Weigh the water, chrysanthemum extract, and vegetable glycerin into a small heat-resistant glass measuring cup. Weigh the emulsifying wax, sweet almond oil, cocoa butter, and cetyl alcohol into a second heat-resistant glass measuring cup. Place both measuring cups in your prepared water bath to melt everything through.

After about 20–30 minutes the oil part should be completely melted and the water part should be thoroughly dissolved. Remove the water bath from the heat, and pour the water part into the oil part. Stir with a flexible silicone spatula to incorporate.

Grab your immersion blender and begin blending the lotion, starting with short bursts so the still-very-liquid lotion doesn’t whirl up and spray everywhere. Blend for about a minute, leave to cool for ten, blend for another minute or two, and repeat this blend-cool-blend cycle until the outside of the glass measuring cup is barely warm to the touch and the lotion is thick and creamy.

Once the lotion has cooled to room temperature, stir in the vitamin E, vanilla essential oil, cocoa bioferment, and liquid germall plus. Decant the lotion into a 100mL jar or pump-top bottle. Enjoy!

Shelf Life & Storage

Because this cream contains water, you must include a broad-spectrum preservative to ward off microbial growth. This is non-optional. Even with a preservative this project is likely to eventually spoil as our kitchens are not sterile laboratories, so in the event you notice any change in colour, scent, or texture, chuck it out and make a fresh batch.

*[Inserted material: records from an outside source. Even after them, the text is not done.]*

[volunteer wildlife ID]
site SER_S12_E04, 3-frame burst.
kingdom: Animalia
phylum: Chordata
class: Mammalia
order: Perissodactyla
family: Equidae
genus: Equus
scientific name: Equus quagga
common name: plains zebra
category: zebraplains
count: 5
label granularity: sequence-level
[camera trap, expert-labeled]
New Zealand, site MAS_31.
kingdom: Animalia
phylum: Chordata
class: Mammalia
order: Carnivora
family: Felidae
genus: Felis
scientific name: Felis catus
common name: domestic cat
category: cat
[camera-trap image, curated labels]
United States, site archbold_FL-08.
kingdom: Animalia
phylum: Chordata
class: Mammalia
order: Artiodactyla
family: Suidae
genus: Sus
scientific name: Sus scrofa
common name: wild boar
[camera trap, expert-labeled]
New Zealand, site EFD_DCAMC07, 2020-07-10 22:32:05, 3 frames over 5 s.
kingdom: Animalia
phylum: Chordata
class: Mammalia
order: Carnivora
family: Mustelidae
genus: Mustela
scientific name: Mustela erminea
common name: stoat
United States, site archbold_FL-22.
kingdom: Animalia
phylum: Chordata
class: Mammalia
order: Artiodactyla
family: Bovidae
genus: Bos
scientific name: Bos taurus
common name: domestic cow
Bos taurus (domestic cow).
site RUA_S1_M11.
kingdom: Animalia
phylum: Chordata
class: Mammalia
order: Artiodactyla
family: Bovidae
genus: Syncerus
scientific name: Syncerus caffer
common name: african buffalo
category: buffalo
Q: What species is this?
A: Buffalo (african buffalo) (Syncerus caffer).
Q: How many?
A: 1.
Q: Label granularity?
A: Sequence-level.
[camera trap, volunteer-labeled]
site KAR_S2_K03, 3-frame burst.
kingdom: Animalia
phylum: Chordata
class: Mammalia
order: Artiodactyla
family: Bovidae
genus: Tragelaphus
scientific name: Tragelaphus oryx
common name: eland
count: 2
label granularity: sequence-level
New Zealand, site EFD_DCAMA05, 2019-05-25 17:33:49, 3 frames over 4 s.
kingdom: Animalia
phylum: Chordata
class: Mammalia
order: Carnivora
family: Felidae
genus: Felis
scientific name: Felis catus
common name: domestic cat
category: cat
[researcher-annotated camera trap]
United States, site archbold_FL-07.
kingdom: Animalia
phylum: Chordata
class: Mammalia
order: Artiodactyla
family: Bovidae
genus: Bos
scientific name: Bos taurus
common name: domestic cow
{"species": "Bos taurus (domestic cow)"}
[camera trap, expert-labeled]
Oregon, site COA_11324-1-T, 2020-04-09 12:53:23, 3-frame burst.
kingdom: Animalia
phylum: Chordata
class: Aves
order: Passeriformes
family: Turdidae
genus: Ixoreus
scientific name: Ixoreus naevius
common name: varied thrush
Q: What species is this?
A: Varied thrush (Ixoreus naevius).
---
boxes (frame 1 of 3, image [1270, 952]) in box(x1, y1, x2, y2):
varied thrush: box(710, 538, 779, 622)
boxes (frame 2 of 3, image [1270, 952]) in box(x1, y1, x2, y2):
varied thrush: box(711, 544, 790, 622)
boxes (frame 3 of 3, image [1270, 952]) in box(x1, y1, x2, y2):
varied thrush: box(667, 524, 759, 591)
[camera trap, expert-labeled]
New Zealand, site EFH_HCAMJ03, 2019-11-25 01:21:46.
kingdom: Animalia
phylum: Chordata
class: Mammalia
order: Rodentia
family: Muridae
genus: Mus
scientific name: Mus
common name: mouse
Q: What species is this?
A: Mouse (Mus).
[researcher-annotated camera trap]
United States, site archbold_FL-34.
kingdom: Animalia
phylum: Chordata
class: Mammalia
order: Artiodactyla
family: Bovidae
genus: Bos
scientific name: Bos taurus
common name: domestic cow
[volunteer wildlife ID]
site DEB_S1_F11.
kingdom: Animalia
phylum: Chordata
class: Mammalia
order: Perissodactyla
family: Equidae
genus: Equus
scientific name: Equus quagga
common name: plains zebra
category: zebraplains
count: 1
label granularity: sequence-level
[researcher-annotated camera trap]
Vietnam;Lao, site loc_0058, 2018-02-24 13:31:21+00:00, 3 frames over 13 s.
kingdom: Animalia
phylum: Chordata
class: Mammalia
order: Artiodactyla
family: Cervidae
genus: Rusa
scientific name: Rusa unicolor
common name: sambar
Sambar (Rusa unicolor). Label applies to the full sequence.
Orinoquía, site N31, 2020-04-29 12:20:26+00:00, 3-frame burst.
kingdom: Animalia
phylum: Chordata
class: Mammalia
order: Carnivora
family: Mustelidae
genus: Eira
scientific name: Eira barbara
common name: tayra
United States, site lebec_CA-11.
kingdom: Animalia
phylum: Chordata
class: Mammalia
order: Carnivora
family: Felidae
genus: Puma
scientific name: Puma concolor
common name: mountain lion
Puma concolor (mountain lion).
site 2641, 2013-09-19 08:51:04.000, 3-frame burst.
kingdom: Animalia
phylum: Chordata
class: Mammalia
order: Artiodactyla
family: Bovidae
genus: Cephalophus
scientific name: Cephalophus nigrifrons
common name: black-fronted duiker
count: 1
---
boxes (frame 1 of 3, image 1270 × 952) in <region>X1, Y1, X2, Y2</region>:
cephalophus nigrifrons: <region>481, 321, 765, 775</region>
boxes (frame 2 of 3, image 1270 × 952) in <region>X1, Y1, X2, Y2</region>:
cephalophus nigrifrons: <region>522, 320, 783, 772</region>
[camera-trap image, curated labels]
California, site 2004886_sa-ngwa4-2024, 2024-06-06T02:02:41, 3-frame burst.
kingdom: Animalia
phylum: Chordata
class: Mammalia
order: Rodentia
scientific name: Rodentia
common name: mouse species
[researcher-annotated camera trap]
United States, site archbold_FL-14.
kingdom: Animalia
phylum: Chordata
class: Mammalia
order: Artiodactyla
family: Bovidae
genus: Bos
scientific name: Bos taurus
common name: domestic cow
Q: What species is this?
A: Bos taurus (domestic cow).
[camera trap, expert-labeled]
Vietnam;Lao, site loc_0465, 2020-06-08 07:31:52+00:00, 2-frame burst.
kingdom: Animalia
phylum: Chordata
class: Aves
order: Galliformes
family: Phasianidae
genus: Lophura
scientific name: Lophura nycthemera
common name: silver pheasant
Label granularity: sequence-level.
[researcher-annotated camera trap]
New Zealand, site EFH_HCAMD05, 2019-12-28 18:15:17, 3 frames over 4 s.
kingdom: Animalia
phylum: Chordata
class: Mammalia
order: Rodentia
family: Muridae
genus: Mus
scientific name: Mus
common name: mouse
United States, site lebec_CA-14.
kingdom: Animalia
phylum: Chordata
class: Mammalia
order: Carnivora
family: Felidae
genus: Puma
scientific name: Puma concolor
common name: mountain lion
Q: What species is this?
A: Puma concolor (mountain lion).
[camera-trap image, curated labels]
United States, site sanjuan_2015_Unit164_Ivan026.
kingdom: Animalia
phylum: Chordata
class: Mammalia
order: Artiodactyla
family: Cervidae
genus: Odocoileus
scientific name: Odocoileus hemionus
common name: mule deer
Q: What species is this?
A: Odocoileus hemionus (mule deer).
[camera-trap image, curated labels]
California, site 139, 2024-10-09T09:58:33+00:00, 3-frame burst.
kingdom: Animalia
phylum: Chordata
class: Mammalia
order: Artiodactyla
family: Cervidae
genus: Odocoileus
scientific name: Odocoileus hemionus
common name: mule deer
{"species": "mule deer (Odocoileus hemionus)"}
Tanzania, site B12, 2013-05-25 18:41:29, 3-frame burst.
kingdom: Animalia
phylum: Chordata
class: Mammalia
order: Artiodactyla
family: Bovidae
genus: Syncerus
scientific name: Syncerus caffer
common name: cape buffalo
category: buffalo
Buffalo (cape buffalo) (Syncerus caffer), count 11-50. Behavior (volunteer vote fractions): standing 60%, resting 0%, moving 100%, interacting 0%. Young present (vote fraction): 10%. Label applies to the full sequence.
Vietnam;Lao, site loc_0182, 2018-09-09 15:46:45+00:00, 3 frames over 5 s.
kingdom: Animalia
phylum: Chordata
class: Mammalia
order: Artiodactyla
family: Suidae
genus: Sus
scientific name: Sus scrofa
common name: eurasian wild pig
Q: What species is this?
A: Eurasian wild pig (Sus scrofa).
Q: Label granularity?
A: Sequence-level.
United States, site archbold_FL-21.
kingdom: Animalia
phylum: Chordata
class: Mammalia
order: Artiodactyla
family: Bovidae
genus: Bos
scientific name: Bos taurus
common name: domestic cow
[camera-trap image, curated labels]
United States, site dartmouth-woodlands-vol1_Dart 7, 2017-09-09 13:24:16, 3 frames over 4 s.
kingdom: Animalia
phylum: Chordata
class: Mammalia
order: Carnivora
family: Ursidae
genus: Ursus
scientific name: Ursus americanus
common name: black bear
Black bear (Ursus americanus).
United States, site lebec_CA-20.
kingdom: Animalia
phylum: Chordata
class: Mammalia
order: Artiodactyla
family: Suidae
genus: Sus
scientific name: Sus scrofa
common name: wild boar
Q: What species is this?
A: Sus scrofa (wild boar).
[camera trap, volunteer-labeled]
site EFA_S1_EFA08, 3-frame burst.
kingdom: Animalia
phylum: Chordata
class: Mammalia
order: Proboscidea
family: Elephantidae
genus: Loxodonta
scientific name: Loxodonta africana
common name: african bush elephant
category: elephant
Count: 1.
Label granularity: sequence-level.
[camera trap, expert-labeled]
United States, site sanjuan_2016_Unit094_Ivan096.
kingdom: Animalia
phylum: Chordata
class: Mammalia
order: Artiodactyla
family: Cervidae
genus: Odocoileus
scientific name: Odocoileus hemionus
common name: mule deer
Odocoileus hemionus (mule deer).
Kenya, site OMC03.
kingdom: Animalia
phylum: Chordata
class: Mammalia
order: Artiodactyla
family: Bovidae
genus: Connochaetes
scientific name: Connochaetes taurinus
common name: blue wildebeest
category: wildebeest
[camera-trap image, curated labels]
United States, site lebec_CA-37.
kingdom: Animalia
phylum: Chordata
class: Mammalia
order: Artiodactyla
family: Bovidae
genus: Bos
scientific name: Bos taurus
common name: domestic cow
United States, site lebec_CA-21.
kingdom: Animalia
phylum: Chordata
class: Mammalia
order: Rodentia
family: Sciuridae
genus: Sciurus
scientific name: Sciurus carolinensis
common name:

If you don’t have chrysanthemum extract, you can use chamomile extract instead, or another botanical extract you have that your skin likes, or leave it out entirely. As an alternative for cocoa bioferment you can use a different bioferment, like sea kelp, or a hydrolyzed protein, like silk. If you don’t have cetyl alcohol, you can use more cocoa butter instead.